Excerpted passage
- Opening Delimiter -

This was published 3 years ago
Paris thin to the Kardashian butt, it’s boom time for cosmetic ‘cowboys’
By Wendy Tuohy
When a young woman consulted plastic surgeon Dr Dan Kennedy some years back he witnessed a potentially ugly side effect on self-esteem that a brush with parts of Australia’s booming cosmetic surgery industry can have.
Asked by her what she needed to do to improve her appearance, Kennedy examined her and concluded: nothing. “I thought she was completely fine,” he says, adding: “She was very relieved.”
So relieved, in fact, that she confessed she was an undercover journalist working on a first-person story to explore cosmetic surgery options.
The woman told him she had been concerned by what two cosmetic surgeons – medical practitioners who offer operations but lack the 10-12 years’ specialist surgery training – had told her: that she needed larger breasts, liposuction and a nose job.
“She felt they’d say ‘you’re fine, don’t do anything’ and was quite taken aback to be told she needed breast implants, liposuction off her thighs and ‘you need your nose fixed’,” says Dr Kennedy, president of the Australasian Society of Plastic Surgeons.
“She was really surprised about how she felt about it. She said she came away a bit damaged.”
For years, he says, specialist plastic surgeons have been trying to get the message across that cosmetic operators who lack registration with the Royal Australian College of Surgeons should not be selling procedures to clients - more than 90 per cent of whom are women - under the guise of “surgeon”.
“We’ve been trying to put it out there that you need to be trained as a surgeon to operate as a surgeon. Our concerns have not been adequately heard, nor enforced,” he says.
The spotlight has again fallen on the cosmetic surgery industry this week after the Herald, The Age and ABC’s Four Corners uncovered allegations of troubling practices across Dr Daniel Lanzer’s network of clinics, including serious hygiene and safety breaches, and multiple examples of botched procedures that have left patients in extreme pain and requiring further medical treatment.
Meanwhile demand for cosmetic procedures boomed during the pandemic - when people could recover at home - with an increase of 50 per cent in face lifts, breast enhancements and other treatments. And Australian women are among the world’s biggest cosmetic surgery spenders.

- Closing Delimiter -

Information supplied

- Opening Delimiter -

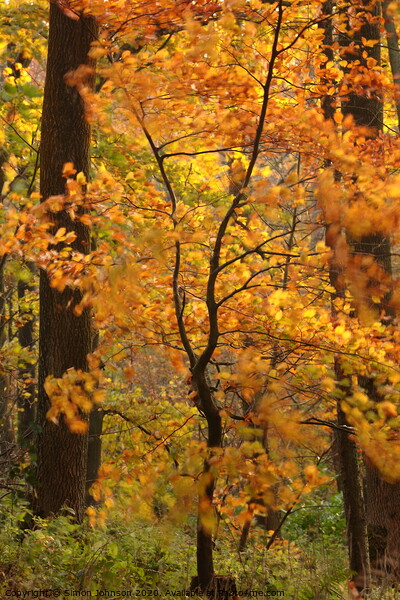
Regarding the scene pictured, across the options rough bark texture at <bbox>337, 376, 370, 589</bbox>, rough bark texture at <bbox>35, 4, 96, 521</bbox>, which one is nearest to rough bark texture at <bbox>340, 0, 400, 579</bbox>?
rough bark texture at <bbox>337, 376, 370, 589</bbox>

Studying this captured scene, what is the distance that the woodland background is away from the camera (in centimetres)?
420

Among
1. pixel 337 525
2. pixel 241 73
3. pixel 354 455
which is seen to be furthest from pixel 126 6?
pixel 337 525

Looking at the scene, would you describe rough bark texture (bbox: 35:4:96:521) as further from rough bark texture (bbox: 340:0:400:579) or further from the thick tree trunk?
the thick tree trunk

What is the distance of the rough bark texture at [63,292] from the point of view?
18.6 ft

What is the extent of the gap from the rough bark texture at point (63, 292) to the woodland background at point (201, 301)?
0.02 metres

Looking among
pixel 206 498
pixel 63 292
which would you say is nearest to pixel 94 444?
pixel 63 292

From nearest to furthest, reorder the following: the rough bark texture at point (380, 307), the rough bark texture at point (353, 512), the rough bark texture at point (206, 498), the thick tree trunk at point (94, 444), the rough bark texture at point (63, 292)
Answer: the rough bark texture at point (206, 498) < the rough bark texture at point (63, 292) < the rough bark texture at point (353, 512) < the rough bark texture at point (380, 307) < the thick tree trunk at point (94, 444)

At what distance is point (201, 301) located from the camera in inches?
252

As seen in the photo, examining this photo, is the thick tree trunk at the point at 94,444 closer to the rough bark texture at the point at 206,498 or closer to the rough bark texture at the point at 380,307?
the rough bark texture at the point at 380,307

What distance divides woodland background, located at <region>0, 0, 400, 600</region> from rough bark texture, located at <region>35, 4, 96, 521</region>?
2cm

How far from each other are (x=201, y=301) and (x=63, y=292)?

- Closing Delimiter -
- Opening Delimiter -

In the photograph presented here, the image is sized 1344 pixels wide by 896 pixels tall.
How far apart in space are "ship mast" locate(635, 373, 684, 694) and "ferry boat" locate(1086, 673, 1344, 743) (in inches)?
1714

- Closing Delimiter -
- Opening Delimiter -

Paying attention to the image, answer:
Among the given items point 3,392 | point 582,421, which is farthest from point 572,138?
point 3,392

- Closing Delimiter -

Questions on the material
1. In the article on cosmetic surgery, restate the paragraph beginning "The spotlight has again fallen" more briefly while keeping its main facts.
2. Write the next part of the article on cosmetic surgery, picking up after its final paragraph.

Answers provided
1. This week the cosmetic surgery industry came under scrutiny again. The Herald, The Age and ABC's Four Corners uncovered allegations about Dr Daniel Lanzer's network of clinics, including serious hygiene and safety breaches and multiple botched procedures that left patients in extreme pain and in need of further medical treatment.

2.
Influencer culture has helped normalise operations that were once considered a “big deal” and too expensive. Clinics are now on TikTok and Instagram (some offering bargain prices) and global stars such as Bella Hadid, Emily Ratajowski, and Kendall Jenner are setting a heavily desired beauty aesthetic.
Tummy tucks, breast augmentation, eye, brow and face lifts or multi-surgery “mummy makeovers” – and, more recently, bum-boosters and “designer vaginas” – are promoted as proudly aspirational.
Since Instagram and its popular filter FaceTune began allowing us to curate our faces, “having work” to emulate these improvements in real life has become unremarkable.
So much so that the “cosmetic cowboy” revelations about Dr Lanzer’s cosmetic surgery chains may have come as a shock to would-be clients lured by glowing social reviews and the promise of long payment plans and “quick” recoveries.
Safety breaches shown on Four Corners were described as “the tip of the iceberg” by Clinical Professor of Surgery at the University of Melbourne, Mark Ashton.
As former patients speak of trauma from botched procedures, and revelations of doctored reviews emerge, clinical psychologists such as Dr Gemma Sharp are examining the factors driving Australian women into the arms of a sector whose regulation was last week described by former ACCC chair, Allan Fels, as “freewheeling”.
The rise of a uniform face and body ideal, currently embodied by Kim Kardashian, and of the coveted look dubbed “Instagram Face” – defined by the site Pedestrian TV as “why all professionally hot people look the same” – seemingly has much to do with it.
Paris Hilton made “all over skinny” hot in the early 2000s, says clinical psychologist and body image researcher Dr Sharp, but thanks to exponential social media growth, the influence of the Kardashian silhouette is now pervasive.
And where traditional influences such as magazines, TV, movies and music videos were “quite passive”, social media apps allow people “to be interactive about their own appearance, which is a big driver [of rise in cosmetic surgery]“.
“The biggest increase has been in non-invasive injectables and Botox, but we’re seeing an increase in invasive procedures like liposuction, breast augmentation and now the Brazilian butt lift is the latest trend,” says Dr Sharp, head of the Body Image Research Group at the Monash Alfred Psychiatry Research Centre.
The latter involves “harvesting” fat from one part of the body and injecting it into the buttocks to make them bigger, higher and rounder.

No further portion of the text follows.